-
-
Notifications
You must be signed in to change notification settings - Fork 1.1k
Description
- What's wrong?
On importing CSV and XLSX files the File widget sometimes get confused on what data type the columns are, by setting columns which only contain numerical values as categorical. One then has to manually set these to be numeric, and this has to be done for each individual column.
- How can we reproduce the problem?
Add a File to the canvas, use it to read a data file, check the column data type assignments.
I attach a sample data file that triggers the problem. As can be seen in the attached screen shot, several of the columns are interpreted as categorical even though the data in them clearly are numeric.

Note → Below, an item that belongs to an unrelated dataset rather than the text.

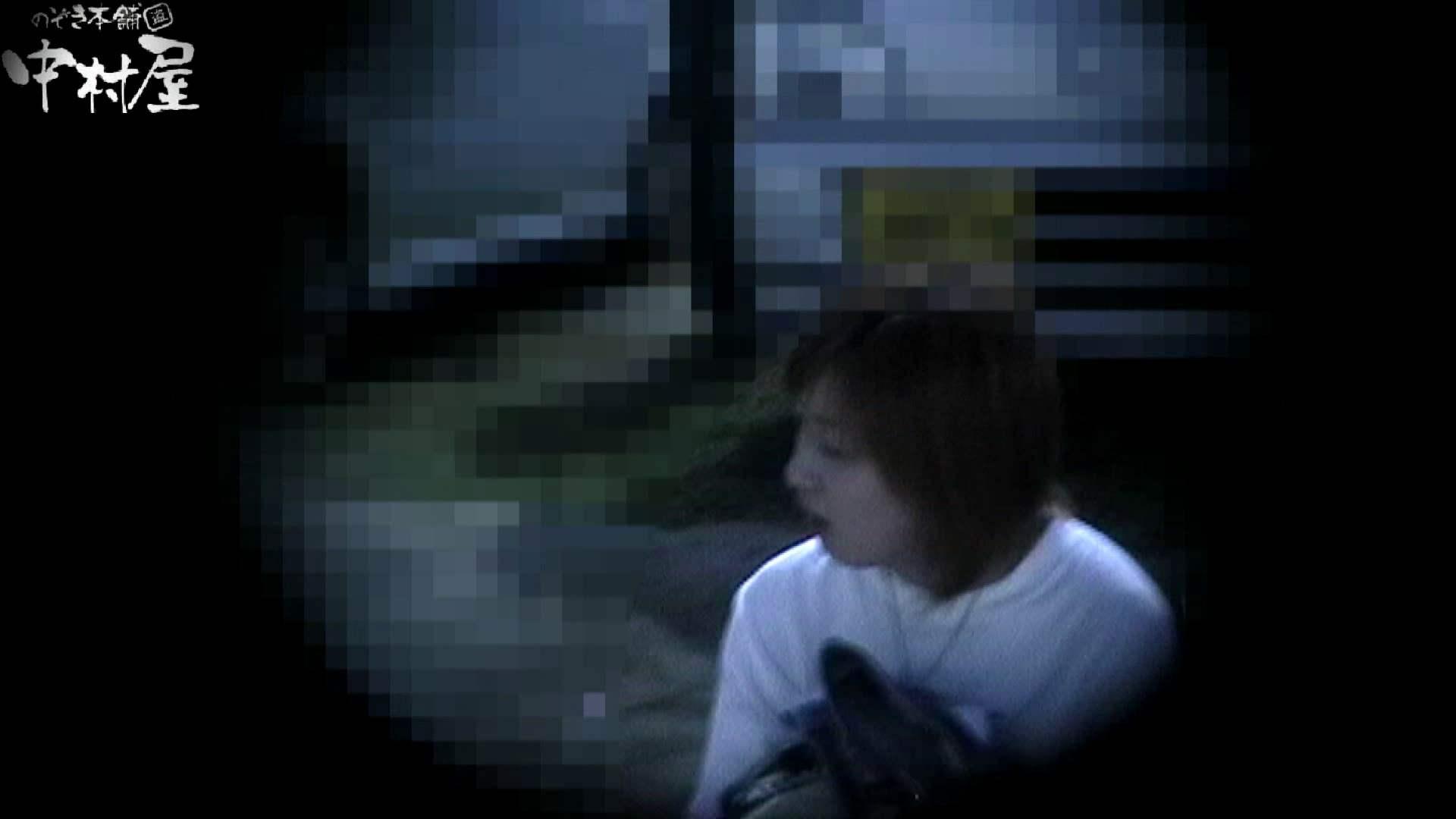 No.41 陰茎から滴り落ちる水滴 接写   0  69pic 3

This may be due to the data being sparse, but funnily enough entirely empty columns are correctly parsed as numeric. I think if all present data items in a column are numeric, the column should be interpreted as numeric, it should be quite rare to have floating point values in a categorical variable. It’s also clear that all values in a column are read, as they are shown in the table, so proper parsing should not require extra reading passes.
It would also be quite convenient if one could select multiple columns at once and re-encode them as the appropriate type, as this would be faster than having to go through each column individually. (This might of course require extensive surgery in the user interface.)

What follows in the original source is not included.